▶ _DOCUMENT TEXT_
○ ○ ○ ○ ○

# Canadian builder: Halcyon guitars ?



## bagpipe (Sep 19, 2006)

Anyone have any experience with these Canadian built guitars? Just read this feature on them in Fretboard Journal:

http://www.fretboardjournal.com/photos/behind-scenes-halcyon-guitars


----------



## knight_yyz (Mar 14, 2015)

Ed Bond is the main luthier there. he used to work for Larivee. So I'm sure he knows what he is doing. The video clips I have heard of these guitars, they sound amazing. And if you want a better guitar they have the higher end line as well under the name Tinker Guitars, they start at 3k and up.

http://www.tinkerguitars.com/


----------



## Gary787 (Aug 27, 2011)

I have a Walnut/Sitka AJ. If you are familiar with a Gibson AJ this guitar is very similar. The physical weight of this guitar is very light. It's a great guitar, I very seldomly play my Larrivee L03R anymore. I have attached my old build thread and three are pictures there as well. 
I have a Walnut/Sitka SJ on order with Ed and I expect it in a month or so.
http://www.guitarscanada.com/showthread.php?62568-Canadian-made-Halcyon-Guitars&highlight=


----------



## new2guitar_eh (Apr 18, 2015)

While I have never played a Halcyon, there have been numerous posts over at Acoustic Guitar Forum....all of them with high praise for this Canadian builder. From everything I have read, you could not go wrong with a Halcyon


----------



## Ship of fools (Nov 17, 2007)

Ed is an awesome guy and builds great guitars and for his price point you really cant go wrong ordering one from him I have enjoyed each and every one that I have tried. ship


----------



## knight_yyz (Mar 14, 2015)

there is a 8 month wait list.


----------



## Gary787 (Aug 27, 2011)

Eds price is going up $100 January 1,2016 if you are on the fence you may need to act fast.


----------

○ ○ ○ ○ ○

▶ _DATA SECTION_
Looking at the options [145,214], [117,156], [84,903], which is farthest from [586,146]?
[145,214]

○ ○ ○ ○ ○

▶ _WHAT TO PRODUCE_
Can you copy the Halcyon guitars thread again, starting at the words "Anyone have any" and stopping after "at 3k and up.", while replacing "luthier" with "builder"? The listing stands apart from the Halcyon guitars thread as separate material.

▶ _SOLVED PROBLEM_
Anyone have any experience with these Canadian built guitars? Just read this feature on them in Fretboard Journal:

http://www.fretboardjournal.com/photos/behind-scenes-halcyon-guitars


----------



## knight_yyz (Mar 14, 2015)

Ed Bond is the main builder there. he used to work for Larivee. So I'm sure he knows what he is doing. The video clips I have heard of these guitars, they sound amazing. And if you want a better guitar they have the higher end line as well under the name Tinker Guitars, they start at 3k and up.